When I saw the patient on the next visit to go over her labs, when pressed, she did admit to having classic air hunger.

I recall one patient who very clearly always knew when Babesia was becoming issue because of a recurring dry cough.

Okay, I think are test do show evidence of exposure to Lyme disease. I think I have come to understand why C6 peptide tests are not elevated more often than we see. The C6 peptide antibody tests is supposed to combine both IgM and IgG responses but primarily only represents IgG responses. I will reiterate here that Lyme disease in the vast majority of cases causes primarily IgM antibody responses irrespective of the stage of illness. The C6 antigen is so highly specific for Borrelia burgdorferi that cross-reactivity is really not an issue. There can be some mild nonspecific reactivity called background noise. Basically, any number greater than 0.1 is suspect for exposure. For example, I am currently seeing a patient whose C6 peptide went from undetectable to 0.15 after course of treatment and I think this could be a surrogate for seroconversion. Based on my research and experience I am pretty comfortable with the notion that C6 peptide levels of .3 or greater are evidence of prior exposure to Borrelia burgdorferi. These (Stony Brook) Western blots would have been graded positive if they had been obtained at IgeneX based on internal criteria. The 93 band is considered highly specific. Moreover, the 20 band and other markers in the low 20s probably represent Outer Surface Protein C variant reactions which are also highly specific. These reactions are not elicited with other Lyme Western blots available commercially.

But back to the cough.

▶ SUPPLIED ENTRIES
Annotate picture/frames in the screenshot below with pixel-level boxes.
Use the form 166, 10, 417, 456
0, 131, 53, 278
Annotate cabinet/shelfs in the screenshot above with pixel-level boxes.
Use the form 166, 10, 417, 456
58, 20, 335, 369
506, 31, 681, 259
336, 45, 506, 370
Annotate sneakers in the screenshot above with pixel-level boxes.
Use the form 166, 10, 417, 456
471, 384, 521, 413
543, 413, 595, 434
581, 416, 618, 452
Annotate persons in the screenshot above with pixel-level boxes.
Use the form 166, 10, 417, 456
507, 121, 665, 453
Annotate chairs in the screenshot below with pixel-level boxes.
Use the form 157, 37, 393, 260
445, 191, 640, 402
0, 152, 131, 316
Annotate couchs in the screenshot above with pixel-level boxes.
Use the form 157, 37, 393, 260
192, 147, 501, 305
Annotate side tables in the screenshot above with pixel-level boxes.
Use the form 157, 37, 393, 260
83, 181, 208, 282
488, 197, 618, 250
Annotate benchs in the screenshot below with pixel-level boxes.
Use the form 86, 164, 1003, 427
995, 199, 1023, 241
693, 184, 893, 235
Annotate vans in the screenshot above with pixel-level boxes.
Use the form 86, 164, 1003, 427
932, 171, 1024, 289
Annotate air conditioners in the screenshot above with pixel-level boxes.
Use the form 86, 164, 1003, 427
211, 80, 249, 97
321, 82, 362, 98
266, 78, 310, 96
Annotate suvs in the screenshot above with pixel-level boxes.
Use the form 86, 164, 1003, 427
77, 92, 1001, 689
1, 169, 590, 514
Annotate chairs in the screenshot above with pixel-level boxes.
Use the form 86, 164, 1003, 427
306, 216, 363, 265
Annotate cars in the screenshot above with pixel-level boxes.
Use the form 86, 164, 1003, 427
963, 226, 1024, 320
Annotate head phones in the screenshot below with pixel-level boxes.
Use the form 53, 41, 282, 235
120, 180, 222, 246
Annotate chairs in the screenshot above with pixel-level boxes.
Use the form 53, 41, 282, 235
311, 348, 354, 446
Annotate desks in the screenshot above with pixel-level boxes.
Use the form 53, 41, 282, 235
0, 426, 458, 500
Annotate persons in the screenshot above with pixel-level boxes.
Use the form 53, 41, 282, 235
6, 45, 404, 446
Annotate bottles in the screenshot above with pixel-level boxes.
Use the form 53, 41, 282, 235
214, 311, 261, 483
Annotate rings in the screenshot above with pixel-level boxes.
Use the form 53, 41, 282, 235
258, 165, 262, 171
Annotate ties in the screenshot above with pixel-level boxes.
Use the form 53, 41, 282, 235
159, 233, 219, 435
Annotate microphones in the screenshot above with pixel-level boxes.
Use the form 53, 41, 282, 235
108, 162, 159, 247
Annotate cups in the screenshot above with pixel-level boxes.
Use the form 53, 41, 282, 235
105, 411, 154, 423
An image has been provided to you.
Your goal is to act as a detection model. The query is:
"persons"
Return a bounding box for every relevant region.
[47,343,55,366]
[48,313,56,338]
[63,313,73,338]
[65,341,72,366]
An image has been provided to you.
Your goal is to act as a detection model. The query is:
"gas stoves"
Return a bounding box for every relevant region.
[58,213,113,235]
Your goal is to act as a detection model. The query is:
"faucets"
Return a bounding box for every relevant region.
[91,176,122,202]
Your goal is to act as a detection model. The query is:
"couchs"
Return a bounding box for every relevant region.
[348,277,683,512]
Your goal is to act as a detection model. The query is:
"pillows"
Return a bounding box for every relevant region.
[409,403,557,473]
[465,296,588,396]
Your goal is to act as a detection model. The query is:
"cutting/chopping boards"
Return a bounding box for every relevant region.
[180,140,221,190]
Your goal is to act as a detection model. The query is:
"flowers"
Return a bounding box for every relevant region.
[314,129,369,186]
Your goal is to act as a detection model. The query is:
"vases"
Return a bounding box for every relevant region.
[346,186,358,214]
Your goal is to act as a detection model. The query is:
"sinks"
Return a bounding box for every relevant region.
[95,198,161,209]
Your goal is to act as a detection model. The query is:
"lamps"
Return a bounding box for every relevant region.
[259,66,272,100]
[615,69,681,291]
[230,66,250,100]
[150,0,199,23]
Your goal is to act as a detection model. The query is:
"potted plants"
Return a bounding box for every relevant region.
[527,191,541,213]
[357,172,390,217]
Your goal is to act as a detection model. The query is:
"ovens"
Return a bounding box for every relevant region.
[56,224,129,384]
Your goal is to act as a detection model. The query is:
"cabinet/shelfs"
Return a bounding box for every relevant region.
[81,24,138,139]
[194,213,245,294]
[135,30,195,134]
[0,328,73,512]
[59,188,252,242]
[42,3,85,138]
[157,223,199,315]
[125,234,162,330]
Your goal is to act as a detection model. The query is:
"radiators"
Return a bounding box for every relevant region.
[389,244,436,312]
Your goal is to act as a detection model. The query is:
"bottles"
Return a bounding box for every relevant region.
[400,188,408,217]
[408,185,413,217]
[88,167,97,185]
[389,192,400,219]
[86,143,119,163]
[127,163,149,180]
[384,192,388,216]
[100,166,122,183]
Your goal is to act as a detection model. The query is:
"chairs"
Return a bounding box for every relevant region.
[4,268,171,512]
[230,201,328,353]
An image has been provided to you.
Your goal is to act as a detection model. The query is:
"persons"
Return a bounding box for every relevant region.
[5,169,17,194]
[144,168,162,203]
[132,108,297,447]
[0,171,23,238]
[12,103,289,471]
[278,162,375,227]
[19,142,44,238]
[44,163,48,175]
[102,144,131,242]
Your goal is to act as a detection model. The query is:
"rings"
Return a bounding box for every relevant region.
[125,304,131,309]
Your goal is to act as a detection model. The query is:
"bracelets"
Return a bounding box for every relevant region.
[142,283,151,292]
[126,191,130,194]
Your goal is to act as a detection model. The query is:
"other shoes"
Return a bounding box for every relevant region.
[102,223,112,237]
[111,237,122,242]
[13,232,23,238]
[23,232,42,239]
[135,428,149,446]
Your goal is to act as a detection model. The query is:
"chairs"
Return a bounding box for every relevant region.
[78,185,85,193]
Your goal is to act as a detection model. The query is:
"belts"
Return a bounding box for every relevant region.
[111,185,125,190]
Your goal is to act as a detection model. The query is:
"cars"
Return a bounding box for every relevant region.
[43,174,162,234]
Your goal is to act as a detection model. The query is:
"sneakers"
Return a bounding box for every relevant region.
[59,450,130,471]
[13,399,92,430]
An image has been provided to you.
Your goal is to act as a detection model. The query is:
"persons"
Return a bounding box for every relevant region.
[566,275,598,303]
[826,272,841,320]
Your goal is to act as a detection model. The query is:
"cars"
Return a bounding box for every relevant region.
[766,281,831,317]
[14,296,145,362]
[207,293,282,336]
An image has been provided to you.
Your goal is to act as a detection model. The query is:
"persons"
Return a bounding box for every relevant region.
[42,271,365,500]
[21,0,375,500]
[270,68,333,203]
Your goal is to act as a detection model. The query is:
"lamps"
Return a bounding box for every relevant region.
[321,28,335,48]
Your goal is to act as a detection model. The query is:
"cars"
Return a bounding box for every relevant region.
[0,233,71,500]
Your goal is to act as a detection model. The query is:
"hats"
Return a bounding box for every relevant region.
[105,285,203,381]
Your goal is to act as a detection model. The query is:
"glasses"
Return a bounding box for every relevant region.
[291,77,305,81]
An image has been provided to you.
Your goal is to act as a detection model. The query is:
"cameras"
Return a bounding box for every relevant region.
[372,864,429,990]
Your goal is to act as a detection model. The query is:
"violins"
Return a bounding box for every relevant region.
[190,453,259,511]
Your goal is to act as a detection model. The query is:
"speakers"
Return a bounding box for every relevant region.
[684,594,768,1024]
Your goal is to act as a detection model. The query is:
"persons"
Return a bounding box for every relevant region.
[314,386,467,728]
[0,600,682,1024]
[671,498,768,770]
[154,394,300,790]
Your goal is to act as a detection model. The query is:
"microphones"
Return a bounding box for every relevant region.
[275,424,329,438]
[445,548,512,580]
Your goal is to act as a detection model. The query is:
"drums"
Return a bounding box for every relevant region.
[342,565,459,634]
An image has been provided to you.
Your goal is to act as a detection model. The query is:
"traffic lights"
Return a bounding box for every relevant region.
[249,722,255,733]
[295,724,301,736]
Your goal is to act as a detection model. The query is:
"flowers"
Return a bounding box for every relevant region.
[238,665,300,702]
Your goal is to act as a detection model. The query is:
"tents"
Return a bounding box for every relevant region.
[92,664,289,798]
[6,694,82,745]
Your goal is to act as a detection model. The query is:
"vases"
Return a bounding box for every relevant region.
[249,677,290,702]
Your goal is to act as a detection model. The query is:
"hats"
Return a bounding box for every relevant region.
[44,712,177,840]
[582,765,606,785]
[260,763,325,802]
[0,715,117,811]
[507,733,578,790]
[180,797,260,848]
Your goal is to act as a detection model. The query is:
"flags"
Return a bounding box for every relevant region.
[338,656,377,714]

▶ WORK ITEM
From the Lyme disease testing text, reproduce the passage between "When I saw the" and "recurring dry cough.", inclusive, word for word.

▶ EXERCISE SOLUTION
When I saw the patient on the next visit to go over her labs, when pressed, she did admit to having classic air hunger.

I recall one patient who very clearly always knew when Babesia was becoming issue because of a recurring dry cough.